ICANN told .CLUB that its “winter auction“, which took place in late February, may have violated the rules about allocating or “earmarking” domains to registrants before sunrise takes place.

Meanwhile, NameJet has cancelled the auction for deals.xyz, which “sold” for $8,100 late last year, suggesting that .xyz’s pre-sunrise auction is also considered ultra vires.

ICANN told .CLUB that its auction sales “constitute earmarking” in violation of the rule stating that registries “must not allow a domain name to be allocated or registered prior to the Sunrise period”.

.CLUB had told its auction winners that a sunrise period registration would prevent them from getting the domain they wanted and that they would be refunded if a sunrise registrant emerged.

But ICANN evidently told the registry:

Irrespective of whether “[a]llocation was expressly conditioned upon any Sunrise claim,” or whether any Sunrise claim was made, the pre-selection, pre-registration or pre-designation to third parties, in this case via .Club Domains’ “winter auction,” constitutes improper allocation.

I kinda thought this would happen.

Back in November, when XYZ.com ran its first .xyz auction — about six months before its sunrise even started — CEO Daniel Negari told us he believed it was “comfortably within the rules“.

We said the auction “seems to be operating at the edge of what is permissible under the new gTLD program’s rights protection mechanisms, which state that no domains may be allocated prior to Sunrise.”

I’ve not yet been able to definitively confirm that .xyz is affected by this ICANN decision, but .club definitely is.

.CLUB Domains told its auction winners today that the names they won are now subject to a 60-day period during which they could be obtained by trademark owners.

If no trademark owner claims the name, .CLUB said it will give the auction winner a 10% rebate on their purchase price.

The email states:

We are placing the domain on hold for 60 days, during which time a Trademark Clearinghouse (TMCH) holder will have the opportunity to purchase the domain at Sunrise rates.
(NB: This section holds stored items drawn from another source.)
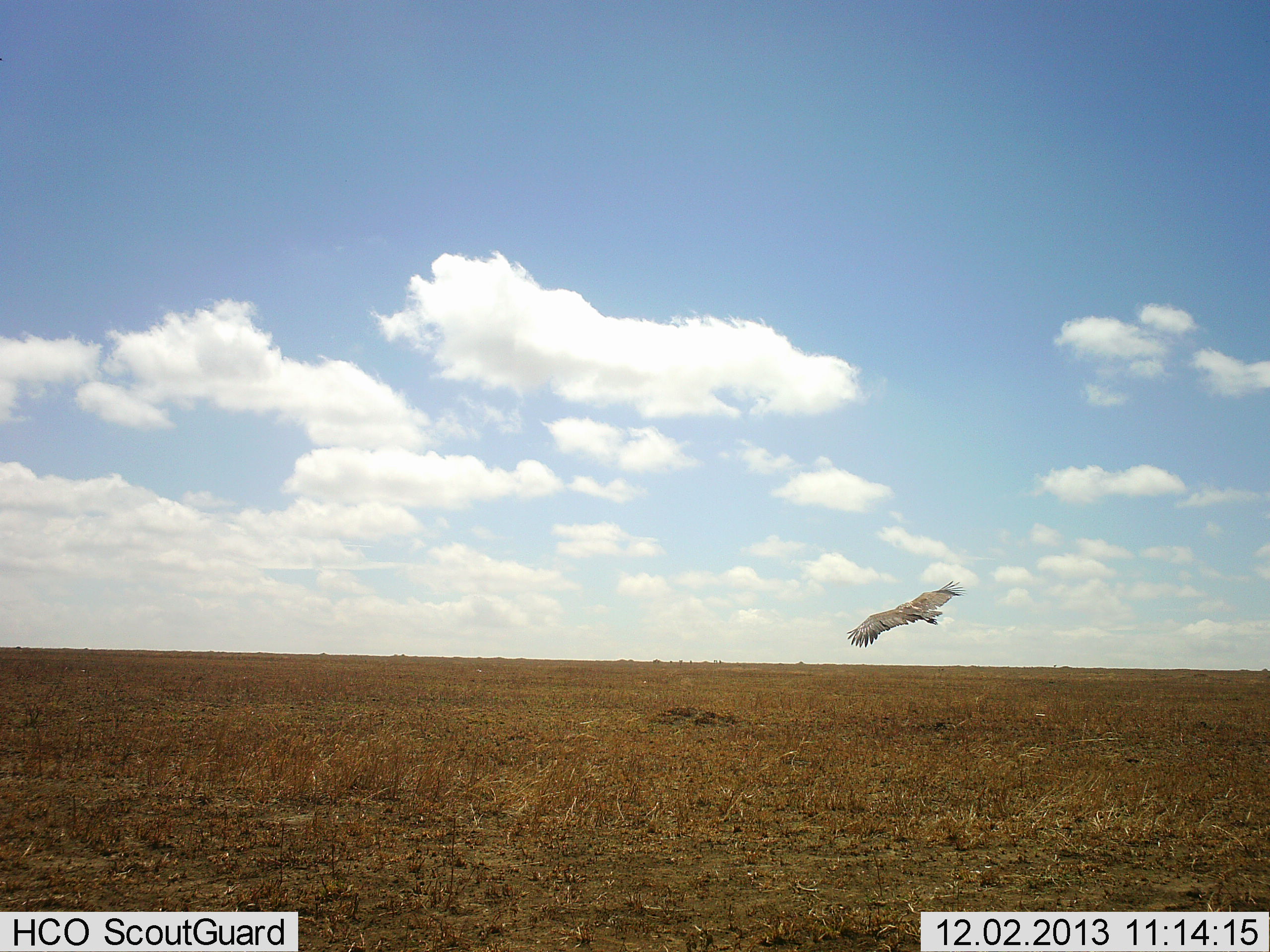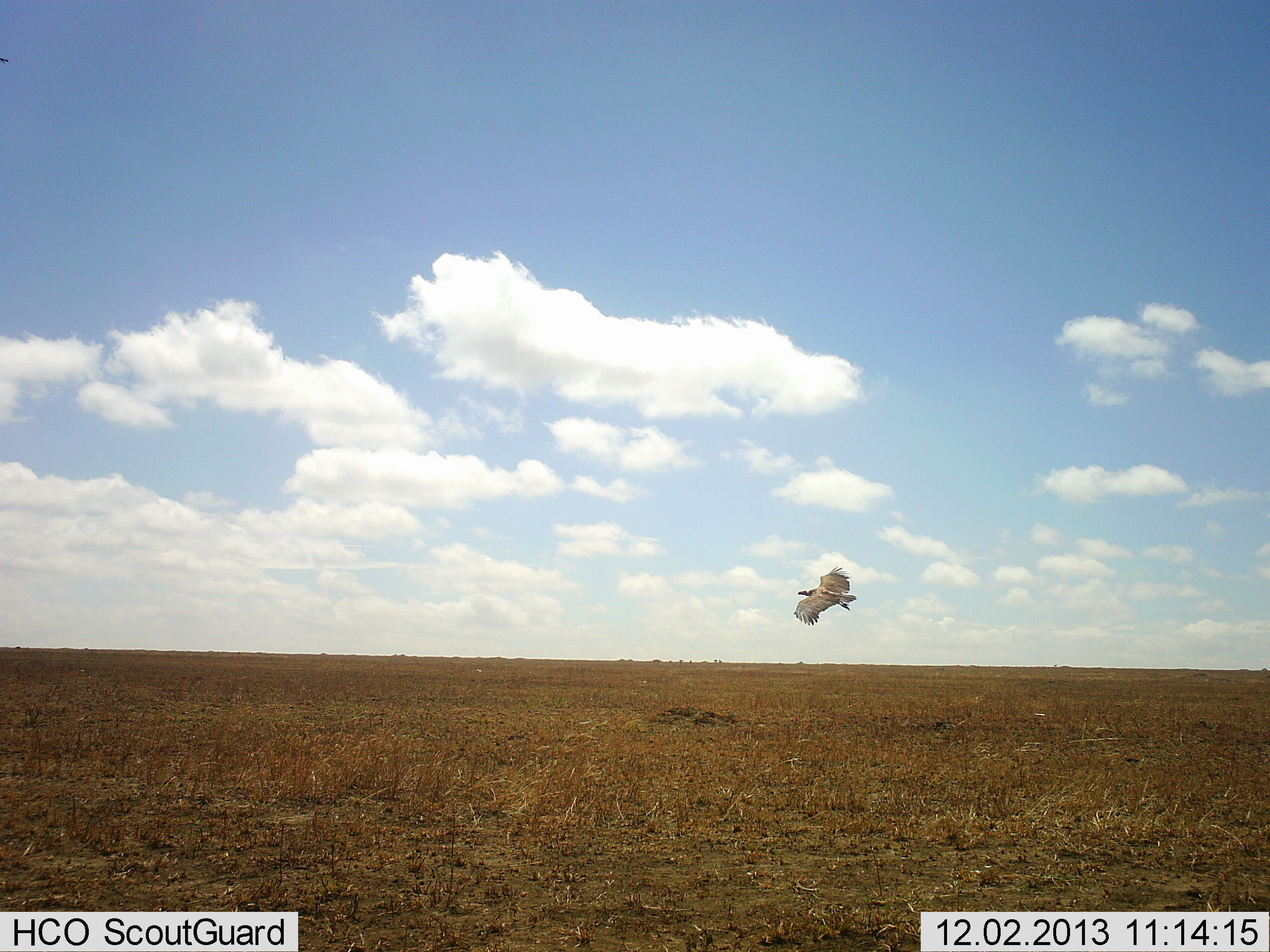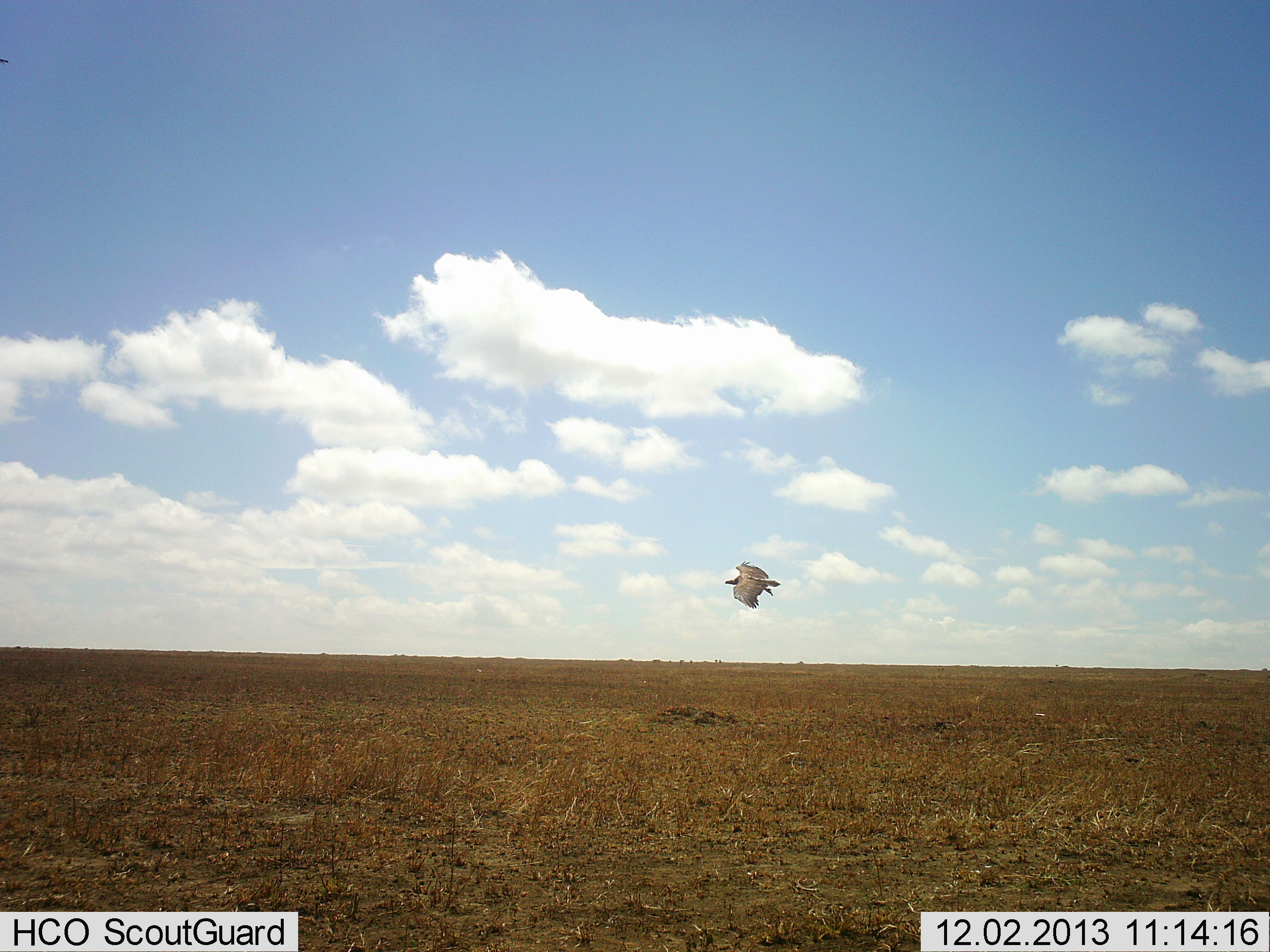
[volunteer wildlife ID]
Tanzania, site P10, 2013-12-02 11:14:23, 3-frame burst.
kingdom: Animalia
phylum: Chordata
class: Aves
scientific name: Aves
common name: bird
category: otherbird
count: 1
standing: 0%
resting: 0%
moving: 100%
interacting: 0%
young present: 0%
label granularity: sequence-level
Although, the domain is not currently in the TMCH, if a trademark holder should file in the TMCH over the next 60 days, the domain will be offered to that registrant. However, if the name is not claimed by filing in the TMCH over the next 60 days, your transaction will move forward as planned.
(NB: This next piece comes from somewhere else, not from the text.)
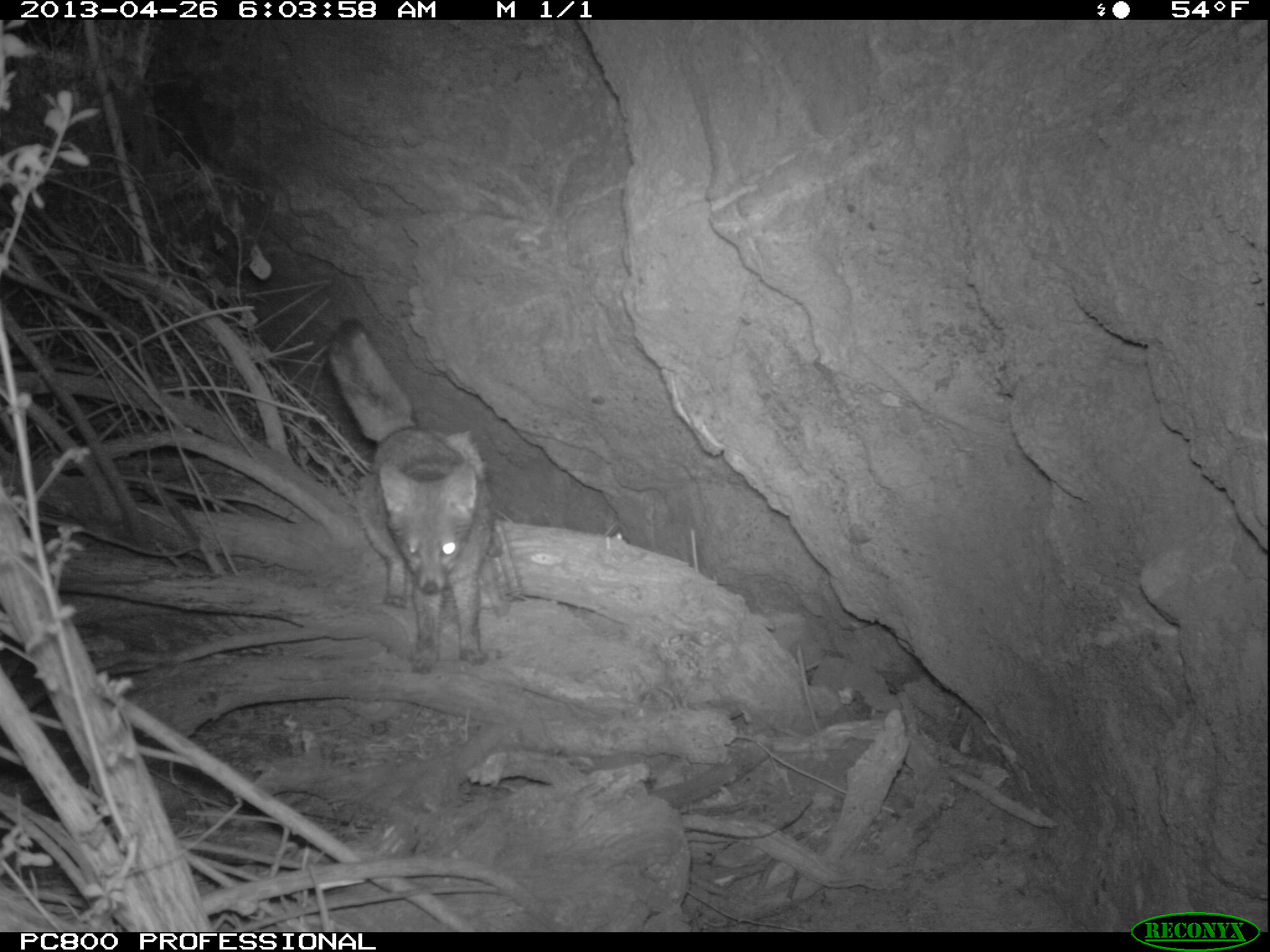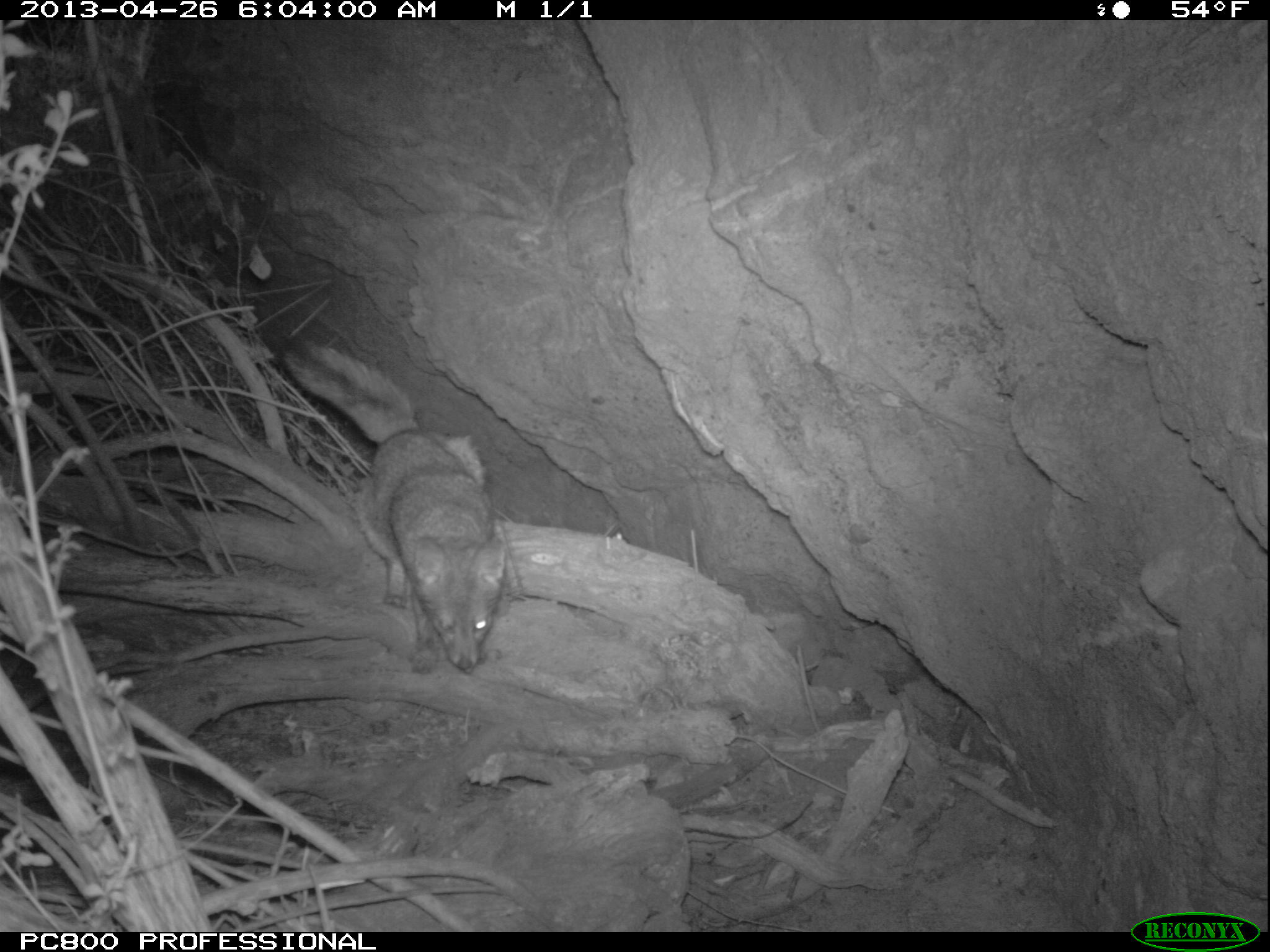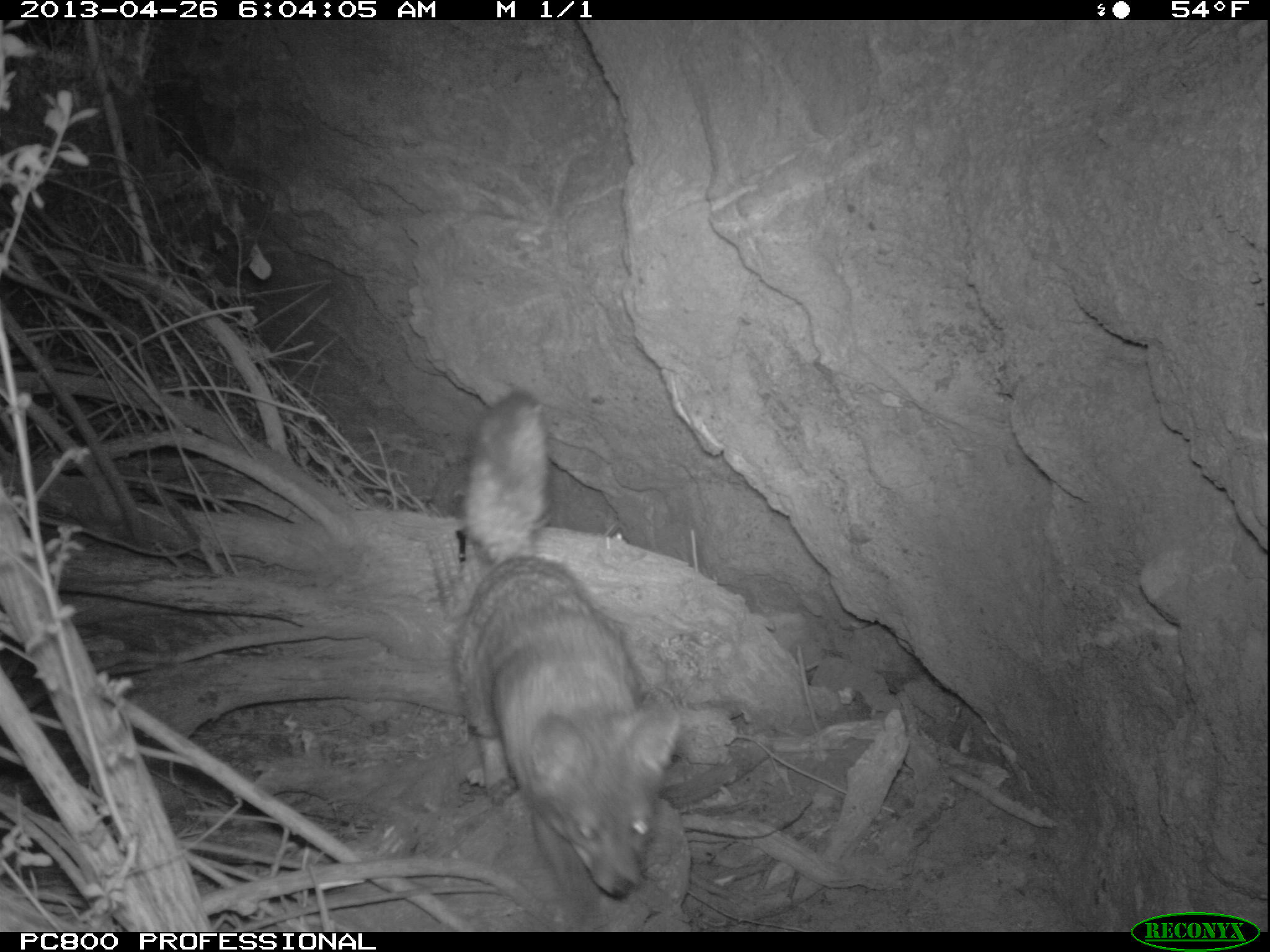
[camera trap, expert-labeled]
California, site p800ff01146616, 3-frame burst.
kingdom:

Although we disagree with ICANN compliance’s position on this matter, the actions we are taking are necessary to ensure that we are not offside with ICANN compliance in any way. We understand that you have been caught in the middle of this issue due to no fault of your own. Given these circumstances, we are offering you two options:

1) Should you decide to complete this transaction, we will issue you a payment of 10% of the purchase price after the transaction closes in 60 days, assuming the name is not registered by a TMCH mark holder because of the delay.

2) At any time during the 60 day period you have the option to rescind the auction bid and not purchasing the domain.